(Passage shown)
========================================

Sometimes New York stars in these movies; sometimes, a studio set or even another city stands in. In the introductory room, Scenes from the City explores the city as a film set, showing how movies have been captured on location throughout the five boroughs. From there, we invite you to enter the immersive central space, where you can explore a narrative tapestry woven from hundreds of films—one impressionistic storyline that strives to represent the multifaceted realities of our countless New York stories. 

 

SCENES FROM THE CITY: FILMMAKING IN NEW YORK

Since the birth of the film industry over a century ago, New York has been one of the world’s most popular settings, subjects, and sources of inspiration for moviemakers of all kinds. But New York has not always been the location of the actual shooting. In the early 20th century, silent films were shot on location all over the city, but the arrival of sound in the late 1920s shifted feature film production almost entirely to Southern California, where an extraordinary invented New York was brought into being on the stages and backlots of Hollywood studios. It was only in the years after World War II that filmmakers returned to the streets and sidewalks of the real city, and a New York-based film industry arose again.This gallery highlights behind-the-scenes stills of feature films being made in the city since the 1940s. The images reveal how advancing technology, the creative aspirations of filmmakers and performers, innovative governmental agencies, and the abiding worldwide appeal of New York as a filmic setting have combined to produce a dynamic, ever-evolving portrait of the city’s physical landscape, cultural richness, and social complexity.

========================================

[Data taken from a collection]
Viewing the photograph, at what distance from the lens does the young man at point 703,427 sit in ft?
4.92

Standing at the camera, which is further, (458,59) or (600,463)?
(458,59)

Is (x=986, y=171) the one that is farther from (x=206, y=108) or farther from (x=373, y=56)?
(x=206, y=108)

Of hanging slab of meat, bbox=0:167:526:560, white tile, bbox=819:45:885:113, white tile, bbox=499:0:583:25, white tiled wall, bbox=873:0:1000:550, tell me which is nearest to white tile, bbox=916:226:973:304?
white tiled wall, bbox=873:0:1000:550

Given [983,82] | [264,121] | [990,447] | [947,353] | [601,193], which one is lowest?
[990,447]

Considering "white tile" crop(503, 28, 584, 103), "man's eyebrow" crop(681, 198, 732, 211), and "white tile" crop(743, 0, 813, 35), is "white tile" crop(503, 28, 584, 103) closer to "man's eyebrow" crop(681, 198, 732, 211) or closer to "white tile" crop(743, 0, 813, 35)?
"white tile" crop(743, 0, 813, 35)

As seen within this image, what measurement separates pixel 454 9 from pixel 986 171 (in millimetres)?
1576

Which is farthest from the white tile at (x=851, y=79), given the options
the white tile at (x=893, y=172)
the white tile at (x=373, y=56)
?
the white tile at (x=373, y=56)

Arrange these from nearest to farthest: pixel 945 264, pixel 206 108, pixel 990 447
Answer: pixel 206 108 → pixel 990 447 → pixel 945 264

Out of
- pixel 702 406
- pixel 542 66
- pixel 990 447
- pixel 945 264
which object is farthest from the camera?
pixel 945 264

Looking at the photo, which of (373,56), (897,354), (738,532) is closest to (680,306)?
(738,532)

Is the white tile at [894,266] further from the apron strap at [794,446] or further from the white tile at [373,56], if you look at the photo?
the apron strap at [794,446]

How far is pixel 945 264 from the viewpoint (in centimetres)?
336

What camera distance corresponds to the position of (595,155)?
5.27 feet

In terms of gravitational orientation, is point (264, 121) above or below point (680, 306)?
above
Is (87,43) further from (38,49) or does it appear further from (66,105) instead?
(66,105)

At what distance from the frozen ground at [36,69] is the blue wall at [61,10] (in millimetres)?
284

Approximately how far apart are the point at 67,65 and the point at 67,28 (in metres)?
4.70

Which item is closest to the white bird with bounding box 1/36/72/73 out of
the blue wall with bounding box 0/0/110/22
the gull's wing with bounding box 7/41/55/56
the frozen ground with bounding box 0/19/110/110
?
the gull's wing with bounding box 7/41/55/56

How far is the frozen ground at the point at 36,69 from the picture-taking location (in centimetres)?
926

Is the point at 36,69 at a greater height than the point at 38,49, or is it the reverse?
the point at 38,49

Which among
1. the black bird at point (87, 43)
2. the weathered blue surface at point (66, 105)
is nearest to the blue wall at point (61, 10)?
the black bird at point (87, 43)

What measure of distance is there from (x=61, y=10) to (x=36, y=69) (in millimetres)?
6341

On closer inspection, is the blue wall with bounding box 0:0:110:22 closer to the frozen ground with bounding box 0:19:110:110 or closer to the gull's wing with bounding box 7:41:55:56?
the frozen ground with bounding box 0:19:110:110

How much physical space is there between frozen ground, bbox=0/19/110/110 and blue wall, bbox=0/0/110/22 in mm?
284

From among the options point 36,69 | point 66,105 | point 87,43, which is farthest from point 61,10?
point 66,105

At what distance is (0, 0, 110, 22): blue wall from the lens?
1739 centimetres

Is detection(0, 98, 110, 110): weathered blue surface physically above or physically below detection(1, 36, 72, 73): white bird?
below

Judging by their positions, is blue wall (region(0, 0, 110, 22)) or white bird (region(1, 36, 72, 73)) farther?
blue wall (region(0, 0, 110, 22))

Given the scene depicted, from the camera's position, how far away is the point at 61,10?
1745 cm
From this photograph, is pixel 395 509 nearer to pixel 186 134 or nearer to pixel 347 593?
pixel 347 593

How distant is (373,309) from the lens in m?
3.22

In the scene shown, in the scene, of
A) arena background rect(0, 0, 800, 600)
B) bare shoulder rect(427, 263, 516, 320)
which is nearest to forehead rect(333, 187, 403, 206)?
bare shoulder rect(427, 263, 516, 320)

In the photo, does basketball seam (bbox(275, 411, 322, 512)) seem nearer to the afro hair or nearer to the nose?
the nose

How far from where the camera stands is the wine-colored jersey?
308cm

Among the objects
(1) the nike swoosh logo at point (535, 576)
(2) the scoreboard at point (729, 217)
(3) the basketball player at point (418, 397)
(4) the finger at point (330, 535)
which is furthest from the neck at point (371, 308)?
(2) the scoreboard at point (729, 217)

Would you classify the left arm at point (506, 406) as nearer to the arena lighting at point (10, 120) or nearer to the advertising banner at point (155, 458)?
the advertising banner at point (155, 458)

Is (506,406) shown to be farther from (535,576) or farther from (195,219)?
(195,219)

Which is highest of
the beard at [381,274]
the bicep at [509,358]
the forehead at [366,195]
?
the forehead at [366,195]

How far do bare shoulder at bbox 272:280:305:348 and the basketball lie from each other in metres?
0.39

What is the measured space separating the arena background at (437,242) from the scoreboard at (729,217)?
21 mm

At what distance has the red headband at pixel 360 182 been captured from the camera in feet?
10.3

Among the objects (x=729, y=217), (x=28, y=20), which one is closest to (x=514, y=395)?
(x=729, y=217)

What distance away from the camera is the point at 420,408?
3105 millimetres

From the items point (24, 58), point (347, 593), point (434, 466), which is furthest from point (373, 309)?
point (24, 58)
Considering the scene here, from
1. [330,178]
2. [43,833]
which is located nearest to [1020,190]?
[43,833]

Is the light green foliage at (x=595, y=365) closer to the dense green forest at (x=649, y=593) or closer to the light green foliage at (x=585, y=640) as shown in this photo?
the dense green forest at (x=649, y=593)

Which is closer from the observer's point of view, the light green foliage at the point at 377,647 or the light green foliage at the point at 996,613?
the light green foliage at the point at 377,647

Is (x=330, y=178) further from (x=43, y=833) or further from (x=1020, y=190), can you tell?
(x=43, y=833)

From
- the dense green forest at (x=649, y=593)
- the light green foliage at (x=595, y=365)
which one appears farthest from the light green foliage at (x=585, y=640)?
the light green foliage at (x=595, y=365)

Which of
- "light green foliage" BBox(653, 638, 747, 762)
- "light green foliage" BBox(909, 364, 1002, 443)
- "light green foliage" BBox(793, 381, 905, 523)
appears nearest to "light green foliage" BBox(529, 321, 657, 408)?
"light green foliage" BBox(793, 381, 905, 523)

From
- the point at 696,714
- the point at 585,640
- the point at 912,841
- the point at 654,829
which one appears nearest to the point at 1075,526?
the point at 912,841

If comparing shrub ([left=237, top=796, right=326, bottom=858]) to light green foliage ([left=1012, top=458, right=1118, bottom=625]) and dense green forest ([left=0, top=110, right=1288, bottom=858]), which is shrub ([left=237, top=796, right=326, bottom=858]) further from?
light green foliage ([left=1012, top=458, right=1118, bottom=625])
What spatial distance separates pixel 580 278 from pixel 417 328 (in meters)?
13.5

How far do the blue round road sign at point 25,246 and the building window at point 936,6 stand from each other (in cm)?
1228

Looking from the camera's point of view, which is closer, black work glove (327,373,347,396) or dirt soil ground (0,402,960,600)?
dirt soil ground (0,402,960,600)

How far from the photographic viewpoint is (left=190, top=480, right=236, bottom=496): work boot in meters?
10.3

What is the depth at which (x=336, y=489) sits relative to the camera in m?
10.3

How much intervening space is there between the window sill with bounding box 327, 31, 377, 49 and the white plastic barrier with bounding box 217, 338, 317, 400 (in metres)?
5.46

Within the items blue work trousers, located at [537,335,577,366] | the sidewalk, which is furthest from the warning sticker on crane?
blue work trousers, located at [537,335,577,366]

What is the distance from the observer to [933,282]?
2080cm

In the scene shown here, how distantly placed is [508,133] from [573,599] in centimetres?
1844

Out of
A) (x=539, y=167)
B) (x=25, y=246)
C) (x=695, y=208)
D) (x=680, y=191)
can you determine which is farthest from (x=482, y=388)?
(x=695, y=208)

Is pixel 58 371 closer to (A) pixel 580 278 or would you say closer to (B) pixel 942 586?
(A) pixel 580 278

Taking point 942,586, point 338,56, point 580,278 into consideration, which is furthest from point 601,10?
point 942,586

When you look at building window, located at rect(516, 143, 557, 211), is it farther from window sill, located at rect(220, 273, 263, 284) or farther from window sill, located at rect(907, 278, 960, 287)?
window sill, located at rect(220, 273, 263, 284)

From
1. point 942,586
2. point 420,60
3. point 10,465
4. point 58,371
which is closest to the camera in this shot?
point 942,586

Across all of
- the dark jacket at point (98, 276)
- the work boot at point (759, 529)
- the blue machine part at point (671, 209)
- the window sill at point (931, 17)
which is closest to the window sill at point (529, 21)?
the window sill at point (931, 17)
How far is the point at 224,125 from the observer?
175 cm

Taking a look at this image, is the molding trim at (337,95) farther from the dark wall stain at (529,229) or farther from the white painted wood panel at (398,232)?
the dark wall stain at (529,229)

========================================

(Written tasks)
1. Using the passage on filmmaking in New York, decide whether each statement agrees with it: (a) the arrival of sound in the late 1920s moved feature film production almost entirely to Southern California; (b) the gallery highlights behind-the-scenes stills of films made in the city since the 1920s; (c) filmmakers went back to the real city's streets before World War II. Answer yes or no for each and quote the deciding words.
2. Locate every line in the entries that contains the string "crop" and copy each one. Case counts.

(List of solutions)
1.
(a) Yes: "the arrival of sound in the late 1920s shifted feature film production almost entirely to Southern California"
(b) No: "This gallery highlights behind-the-scenes stills of feature films being made in the city since the 1940s."
(c) No: "It was only in the years after World War II that filmmakers returned to the streets and sidewalks of the real city"

2.
Considering "white tile" crop(503, 28, 584, 103), "man's eyebrow" crop(681, 198, 732, 211), and "white tile" crop(743, 0, 813, 35), is "white tile" crop(503, 28, 584, 103) closer to "man's eyebrow" crop(681, 198, 732, 211) or closer to "white tile" crop(743, 0, 813, 35)?
"white tile" crop(743, 0, 813, 35)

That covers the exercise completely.